• **WORK REQUEST**
Leaving out every line before the one with "Among all individuals", write out the rest of the records below exactly.

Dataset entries
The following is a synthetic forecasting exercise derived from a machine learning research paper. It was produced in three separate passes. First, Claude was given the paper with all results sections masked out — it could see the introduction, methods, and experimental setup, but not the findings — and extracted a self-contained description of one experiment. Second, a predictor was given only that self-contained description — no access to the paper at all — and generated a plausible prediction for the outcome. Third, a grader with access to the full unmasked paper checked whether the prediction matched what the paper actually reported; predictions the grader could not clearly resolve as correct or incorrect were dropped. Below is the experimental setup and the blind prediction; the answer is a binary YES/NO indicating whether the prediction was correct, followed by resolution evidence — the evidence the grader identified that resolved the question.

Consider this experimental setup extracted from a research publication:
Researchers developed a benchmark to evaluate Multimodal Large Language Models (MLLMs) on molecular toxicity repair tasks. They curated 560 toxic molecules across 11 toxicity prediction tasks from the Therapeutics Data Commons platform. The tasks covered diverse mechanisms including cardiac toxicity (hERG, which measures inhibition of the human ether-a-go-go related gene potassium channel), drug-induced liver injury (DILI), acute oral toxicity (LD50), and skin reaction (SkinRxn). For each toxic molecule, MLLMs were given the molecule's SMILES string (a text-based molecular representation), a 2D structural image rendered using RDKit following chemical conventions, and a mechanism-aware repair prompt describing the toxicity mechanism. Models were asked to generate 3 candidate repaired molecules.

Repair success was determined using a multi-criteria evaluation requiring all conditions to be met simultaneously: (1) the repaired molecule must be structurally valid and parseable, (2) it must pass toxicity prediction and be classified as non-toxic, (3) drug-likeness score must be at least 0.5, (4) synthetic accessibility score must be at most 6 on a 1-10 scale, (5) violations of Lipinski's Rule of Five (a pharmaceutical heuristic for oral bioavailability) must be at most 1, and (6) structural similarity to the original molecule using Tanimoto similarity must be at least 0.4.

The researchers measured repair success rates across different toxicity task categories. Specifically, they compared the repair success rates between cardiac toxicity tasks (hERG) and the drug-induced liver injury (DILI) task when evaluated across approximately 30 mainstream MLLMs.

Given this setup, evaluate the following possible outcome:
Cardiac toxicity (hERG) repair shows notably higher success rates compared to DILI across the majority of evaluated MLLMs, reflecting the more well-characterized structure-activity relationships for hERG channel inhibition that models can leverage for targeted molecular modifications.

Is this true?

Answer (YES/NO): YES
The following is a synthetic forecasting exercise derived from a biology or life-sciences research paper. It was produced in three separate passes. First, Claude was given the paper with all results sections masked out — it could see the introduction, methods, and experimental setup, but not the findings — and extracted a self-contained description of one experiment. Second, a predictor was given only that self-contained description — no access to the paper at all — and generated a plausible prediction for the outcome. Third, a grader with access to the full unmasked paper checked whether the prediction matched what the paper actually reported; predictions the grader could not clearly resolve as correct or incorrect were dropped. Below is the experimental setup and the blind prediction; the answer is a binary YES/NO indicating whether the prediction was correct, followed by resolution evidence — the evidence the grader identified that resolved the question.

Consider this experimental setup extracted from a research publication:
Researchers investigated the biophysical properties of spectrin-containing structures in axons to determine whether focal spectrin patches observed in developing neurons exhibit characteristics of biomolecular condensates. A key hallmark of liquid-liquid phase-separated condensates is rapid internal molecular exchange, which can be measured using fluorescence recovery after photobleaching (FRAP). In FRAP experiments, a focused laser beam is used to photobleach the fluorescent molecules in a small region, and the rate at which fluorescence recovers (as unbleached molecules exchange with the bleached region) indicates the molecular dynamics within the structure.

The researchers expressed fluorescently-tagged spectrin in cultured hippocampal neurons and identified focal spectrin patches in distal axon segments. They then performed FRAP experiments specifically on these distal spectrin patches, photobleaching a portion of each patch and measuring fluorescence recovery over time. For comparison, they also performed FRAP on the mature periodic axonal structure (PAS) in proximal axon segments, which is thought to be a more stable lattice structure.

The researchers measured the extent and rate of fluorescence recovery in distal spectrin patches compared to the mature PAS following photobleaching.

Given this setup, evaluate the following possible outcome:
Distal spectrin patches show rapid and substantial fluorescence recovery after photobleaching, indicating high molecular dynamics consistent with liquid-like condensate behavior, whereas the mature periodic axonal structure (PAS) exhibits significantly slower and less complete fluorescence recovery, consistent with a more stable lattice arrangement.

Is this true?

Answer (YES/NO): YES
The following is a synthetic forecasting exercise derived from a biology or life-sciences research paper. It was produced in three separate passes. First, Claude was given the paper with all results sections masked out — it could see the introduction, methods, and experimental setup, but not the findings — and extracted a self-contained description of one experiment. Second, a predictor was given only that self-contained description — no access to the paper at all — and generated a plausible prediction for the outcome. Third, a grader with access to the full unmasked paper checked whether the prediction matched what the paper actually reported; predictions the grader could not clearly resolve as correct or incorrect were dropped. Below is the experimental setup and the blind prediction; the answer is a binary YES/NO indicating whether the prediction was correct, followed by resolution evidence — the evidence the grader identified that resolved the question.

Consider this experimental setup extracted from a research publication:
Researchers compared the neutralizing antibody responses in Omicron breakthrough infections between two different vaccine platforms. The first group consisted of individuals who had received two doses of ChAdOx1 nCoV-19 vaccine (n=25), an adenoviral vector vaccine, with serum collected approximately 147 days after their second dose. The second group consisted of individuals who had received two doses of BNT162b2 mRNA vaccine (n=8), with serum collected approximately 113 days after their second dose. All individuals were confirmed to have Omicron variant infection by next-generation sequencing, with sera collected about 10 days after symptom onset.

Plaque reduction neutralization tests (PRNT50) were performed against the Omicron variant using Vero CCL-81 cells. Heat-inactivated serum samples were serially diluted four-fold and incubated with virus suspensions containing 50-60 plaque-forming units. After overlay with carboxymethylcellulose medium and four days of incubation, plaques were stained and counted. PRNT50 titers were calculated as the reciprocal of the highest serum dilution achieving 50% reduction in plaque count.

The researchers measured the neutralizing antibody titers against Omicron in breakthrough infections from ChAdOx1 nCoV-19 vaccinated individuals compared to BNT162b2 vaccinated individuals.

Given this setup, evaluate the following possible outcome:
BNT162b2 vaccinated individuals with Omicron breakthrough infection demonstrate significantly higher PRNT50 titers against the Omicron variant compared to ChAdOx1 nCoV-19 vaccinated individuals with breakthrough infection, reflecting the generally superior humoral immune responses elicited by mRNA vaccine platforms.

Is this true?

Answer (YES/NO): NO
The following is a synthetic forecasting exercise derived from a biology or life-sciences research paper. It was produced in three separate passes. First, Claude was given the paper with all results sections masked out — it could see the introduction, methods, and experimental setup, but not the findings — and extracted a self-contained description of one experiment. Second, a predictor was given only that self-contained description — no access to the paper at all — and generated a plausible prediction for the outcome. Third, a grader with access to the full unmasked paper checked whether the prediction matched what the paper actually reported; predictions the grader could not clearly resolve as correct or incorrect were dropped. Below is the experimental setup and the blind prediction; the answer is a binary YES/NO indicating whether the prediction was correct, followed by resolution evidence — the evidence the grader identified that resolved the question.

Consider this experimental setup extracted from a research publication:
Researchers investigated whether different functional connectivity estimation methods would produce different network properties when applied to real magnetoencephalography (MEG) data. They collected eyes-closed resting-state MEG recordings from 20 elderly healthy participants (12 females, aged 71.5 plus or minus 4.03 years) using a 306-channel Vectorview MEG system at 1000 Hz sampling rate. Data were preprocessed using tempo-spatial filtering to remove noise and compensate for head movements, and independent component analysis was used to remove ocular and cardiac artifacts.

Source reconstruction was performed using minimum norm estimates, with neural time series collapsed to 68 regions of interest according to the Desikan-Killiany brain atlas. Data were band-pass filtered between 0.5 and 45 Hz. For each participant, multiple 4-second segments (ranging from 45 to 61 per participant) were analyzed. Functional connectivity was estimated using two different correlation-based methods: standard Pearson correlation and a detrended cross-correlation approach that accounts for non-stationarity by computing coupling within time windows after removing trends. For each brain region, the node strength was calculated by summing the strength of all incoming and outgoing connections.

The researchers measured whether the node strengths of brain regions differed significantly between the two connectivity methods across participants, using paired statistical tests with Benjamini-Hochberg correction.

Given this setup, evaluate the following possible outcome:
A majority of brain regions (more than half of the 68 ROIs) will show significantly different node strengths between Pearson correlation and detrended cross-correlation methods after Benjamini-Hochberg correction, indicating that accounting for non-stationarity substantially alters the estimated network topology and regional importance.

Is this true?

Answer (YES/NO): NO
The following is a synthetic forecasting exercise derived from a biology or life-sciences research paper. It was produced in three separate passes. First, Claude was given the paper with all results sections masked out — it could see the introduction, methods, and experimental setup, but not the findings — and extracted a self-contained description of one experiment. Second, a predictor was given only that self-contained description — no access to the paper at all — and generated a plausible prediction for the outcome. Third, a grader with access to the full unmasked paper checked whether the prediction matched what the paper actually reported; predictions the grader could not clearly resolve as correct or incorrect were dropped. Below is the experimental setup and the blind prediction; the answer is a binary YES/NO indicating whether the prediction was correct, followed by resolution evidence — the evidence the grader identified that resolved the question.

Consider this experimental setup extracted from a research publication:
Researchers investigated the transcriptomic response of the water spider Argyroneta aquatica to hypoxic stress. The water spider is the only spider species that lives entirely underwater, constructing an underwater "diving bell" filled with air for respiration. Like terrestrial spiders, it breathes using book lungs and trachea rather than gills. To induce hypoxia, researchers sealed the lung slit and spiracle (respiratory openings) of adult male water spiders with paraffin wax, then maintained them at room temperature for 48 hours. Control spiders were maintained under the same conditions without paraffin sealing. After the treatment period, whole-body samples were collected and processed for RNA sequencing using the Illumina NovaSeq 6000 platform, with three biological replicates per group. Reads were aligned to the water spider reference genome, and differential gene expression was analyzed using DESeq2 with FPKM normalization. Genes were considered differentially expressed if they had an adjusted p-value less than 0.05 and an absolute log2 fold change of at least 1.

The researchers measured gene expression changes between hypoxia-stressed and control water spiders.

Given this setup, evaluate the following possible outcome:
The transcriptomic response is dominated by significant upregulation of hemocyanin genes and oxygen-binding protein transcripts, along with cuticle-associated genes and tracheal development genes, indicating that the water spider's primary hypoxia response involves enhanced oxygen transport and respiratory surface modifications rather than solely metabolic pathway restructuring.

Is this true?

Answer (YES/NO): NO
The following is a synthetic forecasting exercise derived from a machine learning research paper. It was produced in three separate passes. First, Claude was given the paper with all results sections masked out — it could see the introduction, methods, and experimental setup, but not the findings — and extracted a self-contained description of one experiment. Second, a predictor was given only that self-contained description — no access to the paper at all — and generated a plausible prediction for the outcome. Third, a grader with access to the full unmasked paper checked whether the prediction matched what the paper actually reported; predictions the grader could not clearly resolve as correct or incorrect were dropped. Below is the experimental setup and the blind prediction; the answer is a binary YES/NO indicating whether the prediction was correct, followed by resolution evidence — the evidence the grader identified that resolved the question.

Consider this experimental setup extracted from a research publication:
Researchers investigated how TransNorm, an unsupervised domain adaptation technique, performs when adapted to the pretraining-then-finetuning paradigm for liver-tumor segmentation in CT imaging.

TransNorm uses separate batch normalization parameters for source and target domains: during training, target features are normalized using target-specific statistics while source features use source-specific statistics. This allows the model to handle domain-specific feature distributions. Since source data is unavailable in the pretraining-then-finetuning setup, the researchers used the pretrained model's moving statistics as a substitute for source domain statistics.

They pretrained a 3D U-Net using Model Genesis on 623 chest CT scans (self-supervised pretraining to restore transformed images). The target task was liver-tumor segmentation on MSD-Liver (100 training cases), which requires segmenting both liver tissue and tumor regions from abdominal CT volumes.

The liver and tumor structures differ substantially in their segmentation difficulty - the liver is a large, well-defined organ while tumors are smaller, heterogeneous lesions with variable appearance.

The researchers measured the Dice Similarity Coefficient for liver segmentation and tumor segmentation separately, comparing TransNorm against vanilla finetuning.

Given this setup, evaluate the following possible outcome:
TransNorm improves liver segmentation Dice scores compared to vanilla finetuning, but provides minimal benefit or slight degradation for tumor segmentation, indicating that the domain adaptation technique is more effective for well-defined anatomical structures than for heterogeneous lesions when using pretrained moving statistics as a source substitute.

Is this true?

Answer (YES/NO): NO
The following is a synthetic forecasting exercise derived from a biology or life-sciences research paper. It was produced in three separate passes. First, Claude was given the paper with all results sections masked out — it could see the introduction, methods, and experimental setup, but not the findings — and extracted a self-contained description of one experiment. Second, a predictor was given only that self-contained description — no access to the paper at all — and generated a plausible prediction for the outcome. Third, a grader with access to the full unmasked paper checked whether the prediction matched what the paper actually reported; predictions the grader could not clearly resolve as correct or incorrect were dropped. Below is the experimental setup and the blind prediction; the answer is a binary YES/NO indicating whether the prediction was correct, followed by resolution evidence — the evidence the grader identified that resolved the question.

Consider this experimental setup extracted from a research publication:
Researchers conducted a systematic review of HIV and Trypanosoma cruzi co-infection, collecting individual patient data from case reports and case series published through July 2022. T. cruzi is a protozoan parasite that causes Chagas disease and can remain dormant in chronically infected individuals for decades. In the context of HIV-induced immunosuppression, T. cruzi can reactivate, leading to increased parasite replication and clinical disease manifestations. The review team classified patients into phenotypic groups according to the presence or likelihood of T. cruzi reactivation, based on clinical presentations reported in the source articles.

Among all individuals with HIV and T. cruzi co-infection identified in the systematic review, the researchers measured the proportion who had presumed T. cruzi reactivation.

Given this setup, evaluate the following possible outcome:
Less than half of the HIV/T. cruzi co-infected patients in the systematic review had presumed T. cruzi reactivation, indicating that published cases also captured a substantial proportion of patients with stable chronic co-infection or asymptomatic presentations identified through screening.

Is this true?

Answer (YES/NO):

• **YOUR RESPONSE**
Among all individuals with HIV and T. cruzi co-infection identified in the systematic review, the researchers measured the proportion who had presumed T. cruzi reactivation.

Given this setup, evaluate the following possible outcome:
Less than half of the HIV/T. cruzi co-infected patients in the systematic review had presumed T. cruzi reactivation, indicating that published cases also captured a substantial proportion of patients with stable chronic co-infection or asymptomatic presentations identified through screening.

Is this true?

Answer (YES/NO):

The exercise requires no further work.